SD – Used for Normal and Lognormal distributions

low_bound and high_bound – Used to define “Uniform” and “Triangular” distributions and to truncate “Normal” distributions

prob_of_yes – used to turn a “Binary” distribution into a weighted binary

default_value – defines the mode of a triangular distribution

pathname – defines the CSV file to use for empirical data. Note that the same file can be used for multiple parameters provided that there is a column name that matches each parameter.

notes – for documentation only.

Running a simulation¶

Before running a simulation, the simulation directory must be created using the gensim sub-command, described above. The simulation directory must be specified using the -s/--simulation-dir argument to the runsim subcommand.

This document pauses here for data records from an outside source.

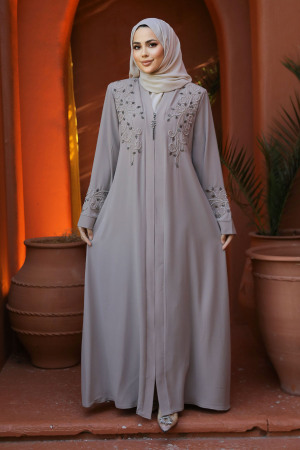 Boncuk İşlemeli Bej Tesettür Abaya 29107BEJ - 1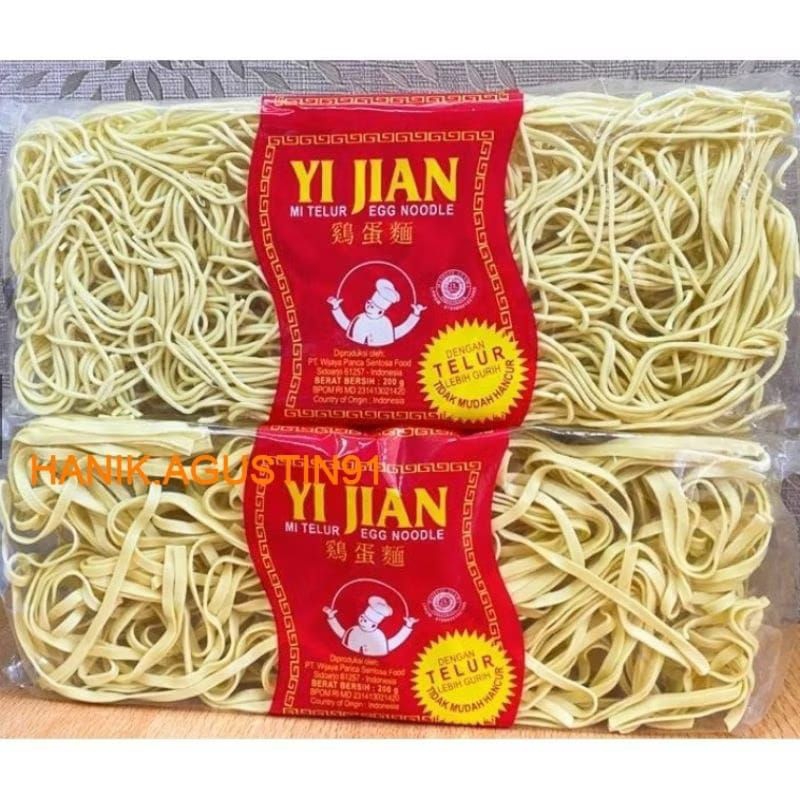 

Mie Telur Yi Jian egg Noodle 200 Gram / Mie instan Kecil Lebar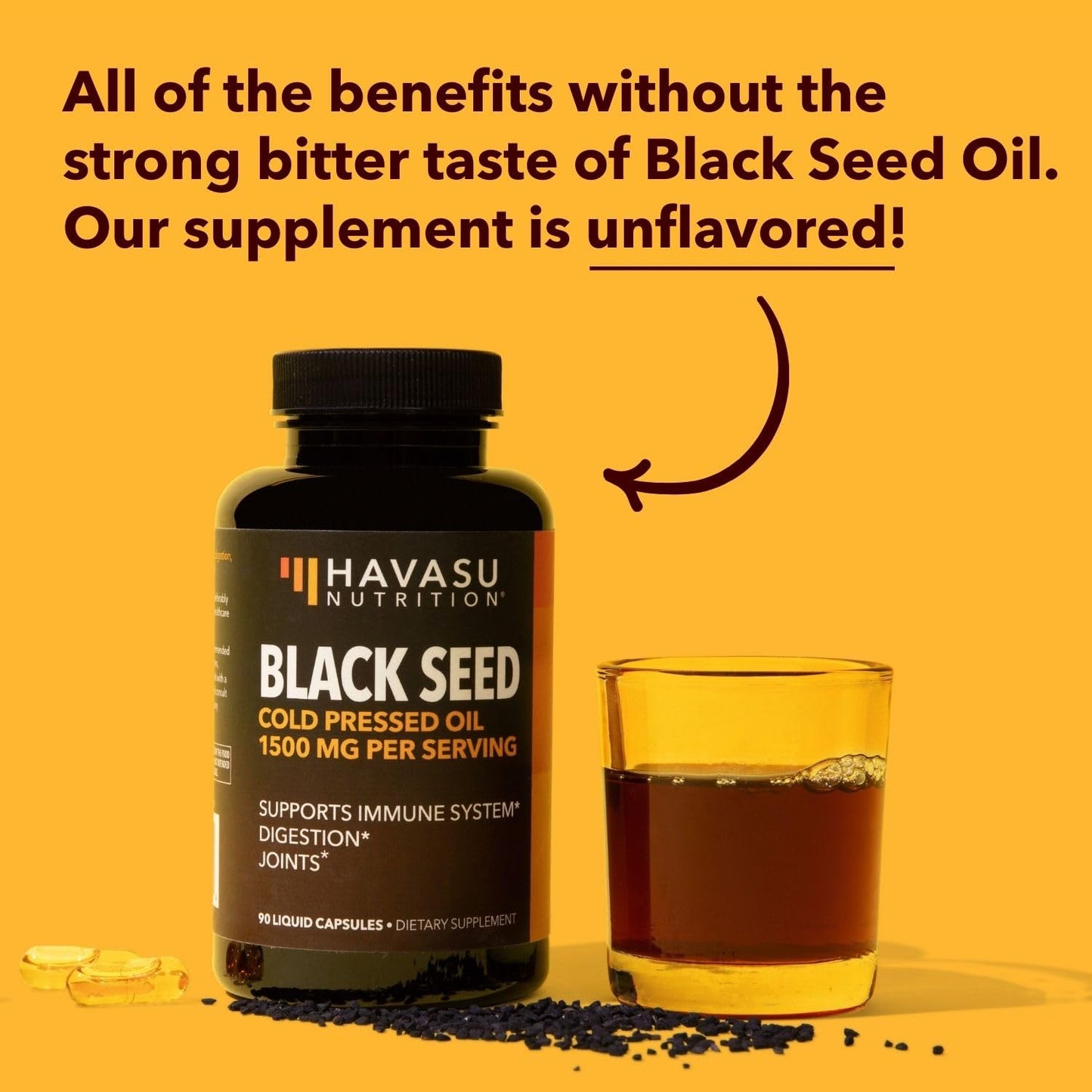 Black Seed Oil Nigella Sativa Cold-Pressed Capsules | 1500mg Black Cumin Seed Oil HAVASU NUTRITIONBuy Supplements Australia
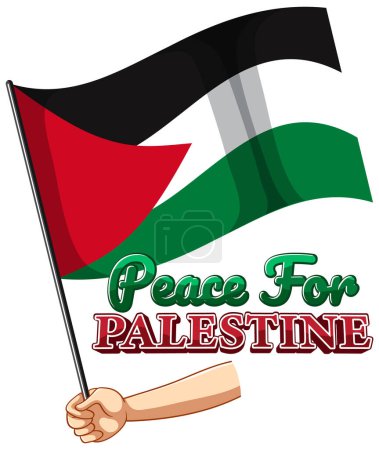 Téléchargez les illustrations : Illustration d'une main tenant un drapeau palestinien pour le soutien et la paix - en licence libre de droit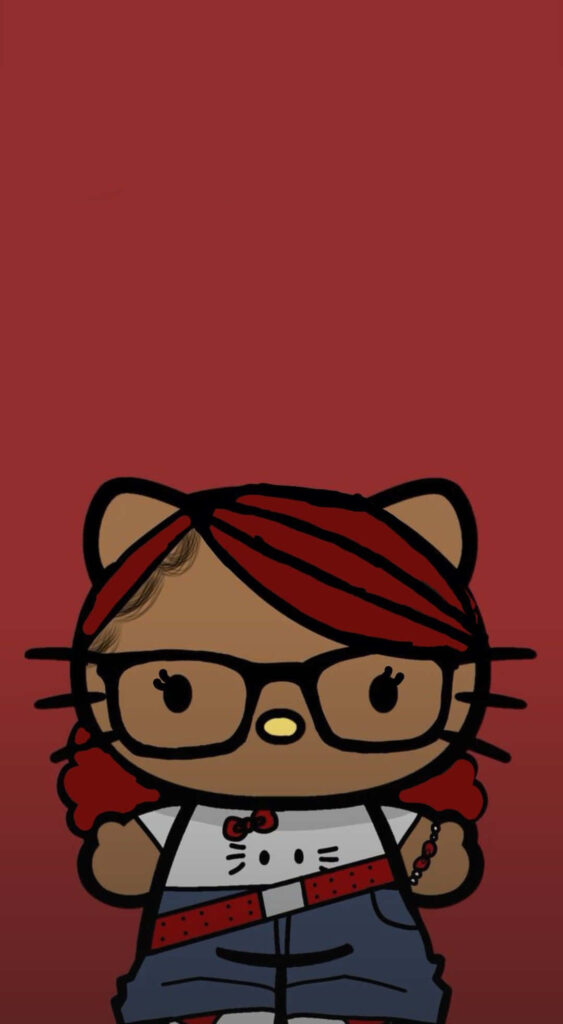Cartoon Cat with Red Hair & Glasses: Trendy Baddie Wallpaper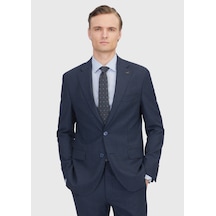 Ramsey Lacivert Desenli Zeroweight Slim Fit %100 Yün Takım Elbise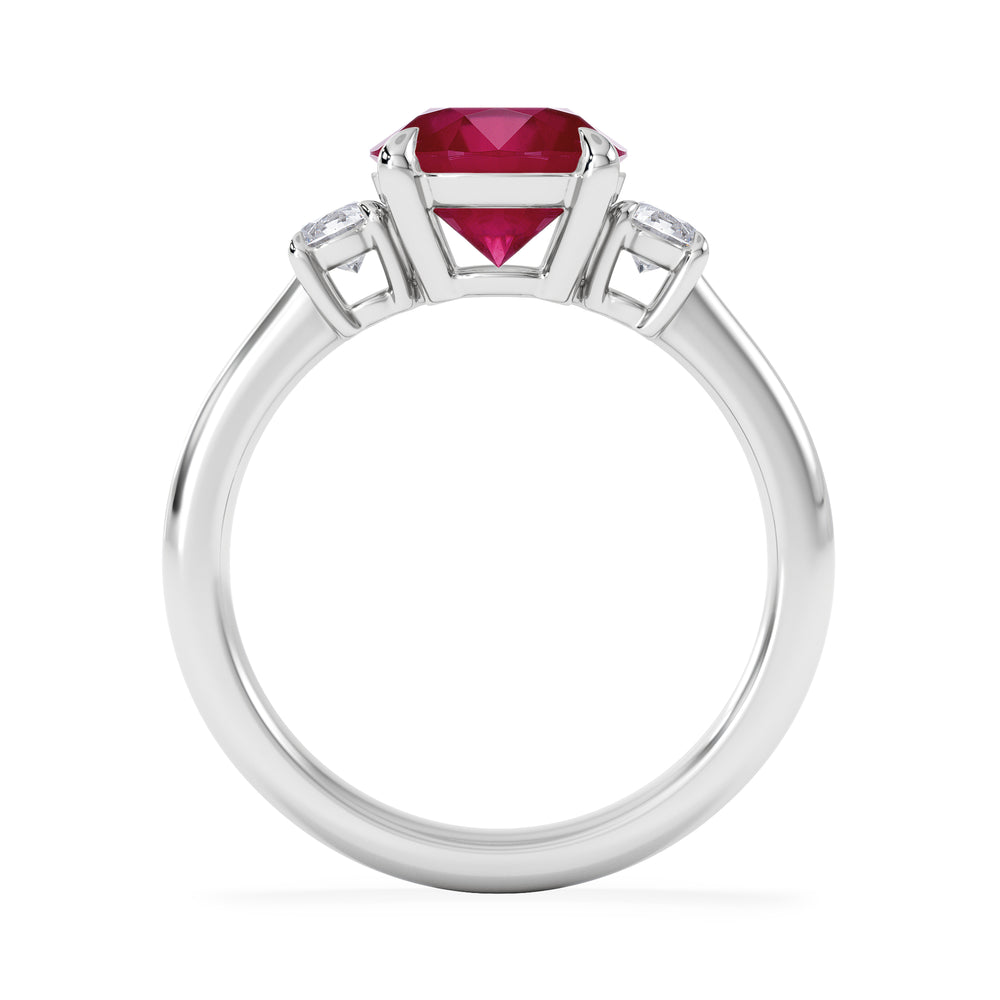 Solene 2.00ct Round Cut Lab Ruby and Lab Diamond 3 Stone Engagement Ring in 18K White Gold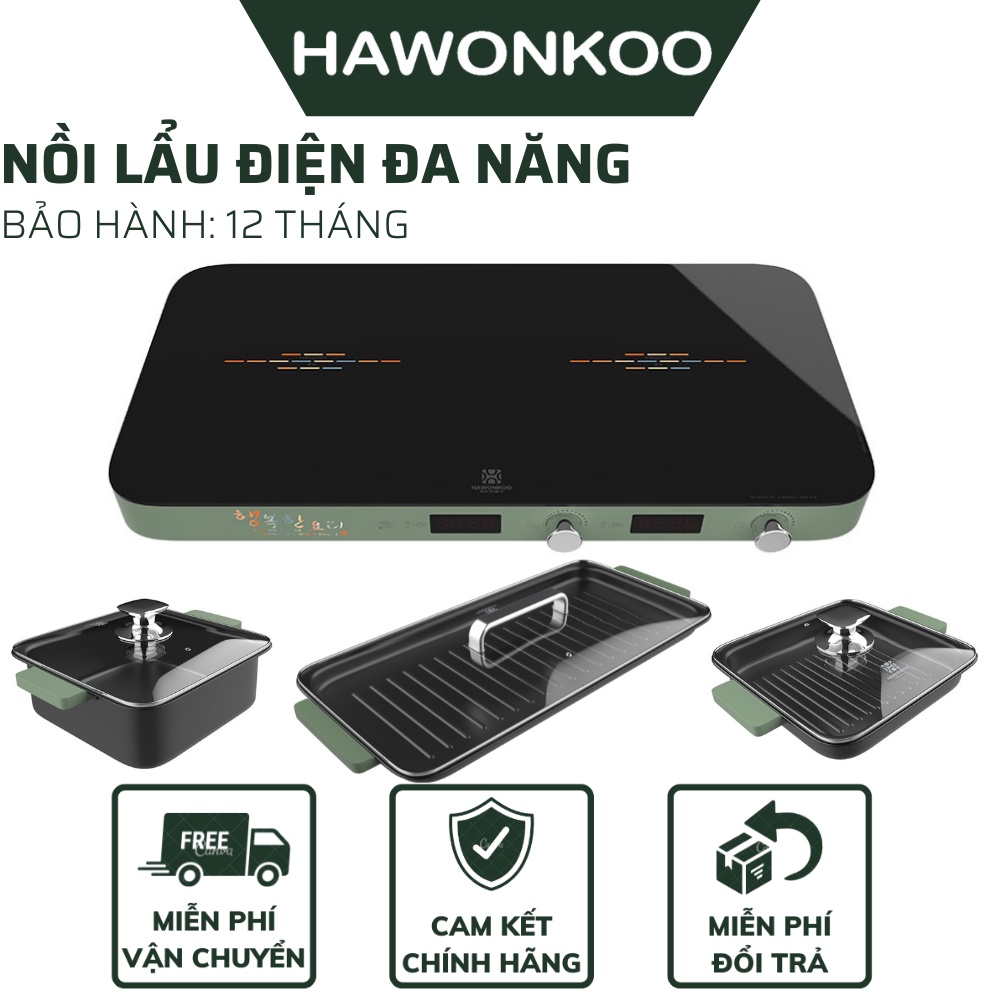 Bộ Bếp Từ Kết Hợp Lẩu Nướng Hawonkoo MCEH-200-II - Nồi Lẩu Nướng Chống Dính Gồm 1 Bếp Từ Đôi, 1 Nồi Lẩu, 2 Khay Nướng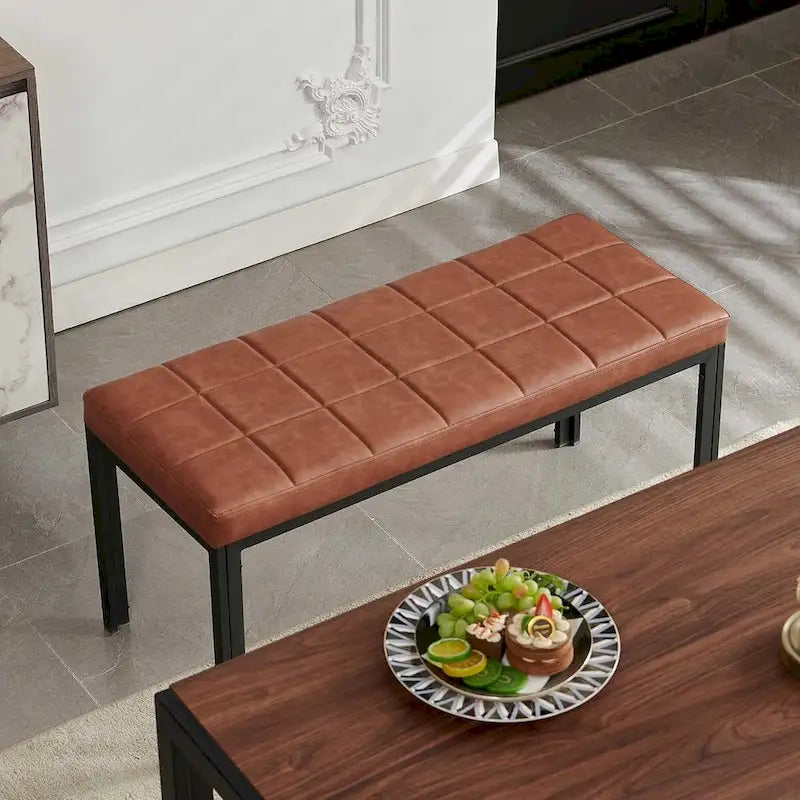 Banc capitonné en similicuir marron avec pieds en métal noir — 1 ou 2 pièces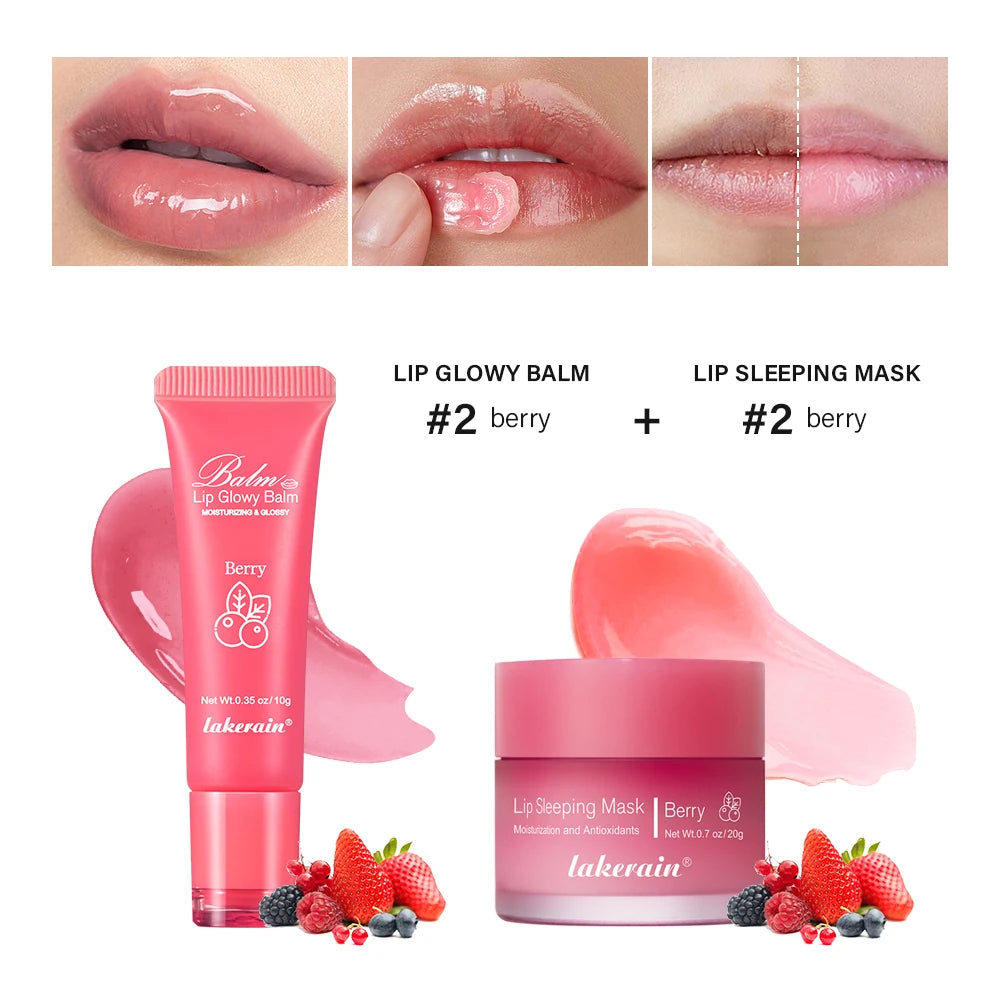 Moisturizing Lip Balm and Sleeping Mask Care Set - 1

This directory holds a fully expanded version of the model, the input data generated from parameter distributions, and after running the simulation, the results for each field.

The simulation directory contains a sub-directory for each field evaluated, in which the files “results.csv” and “failures.csv” will be written when all trials for the field have been run.

The `runsim` sub-command¶

Note

On some cluster computing systems (e.g., Stanford’s “sherlock”) the runsim subcommand must be run on a compute node to be able to communicate with worker tasks. Be sure to allocate enough walltime for runsim to be able to monitor all results.

The runsim subcommand can run simulations in any of three modes:

Serially, in which one model run is executed at a time. This is the slowest method, but often the most convenient to use for debugging. To select serial mode, use the -S/--serial command-line option.
If the -s/--serial option is not used, the simulation mode is determined from the configuration file variable OPGEE.ClusterType, which defaults to local. The other recognized value is slurm.

In local mode, the simulation is run on a single- or multiple-CPU computer. By default, runsim will spawn a process for each available processor. The number of tasks can be controlled by the -n/--ntasks argument to runsim. Each process runs the designated number of trials for a field before moving onto any remaining fields.
If -s/--serial is not used, and the value of OPGEE.ClusterType is slurm, the SLURM task management system is used. Note that this option works only on high-performance computing (HPC) clusters that use SLURM. In this mode, runsim submits a designated number of jobs which are allocated to available compute nodes. Again, each process runs the required trials for one field to completion before starting on any remaining fields. Note that there are several configuration file options controlling behavior on SLURM systems.

In the example below,

we use the same simulation directory (“/users/joe/sims/test1”) created in the gensim example above

we run only the first 100 trials

we run only field “test_field” (there may be multiple fields defined in the analysis)
runsim -f test_field -t 0-99 -s /users/joe/sims/test1

A full description of all options is available here.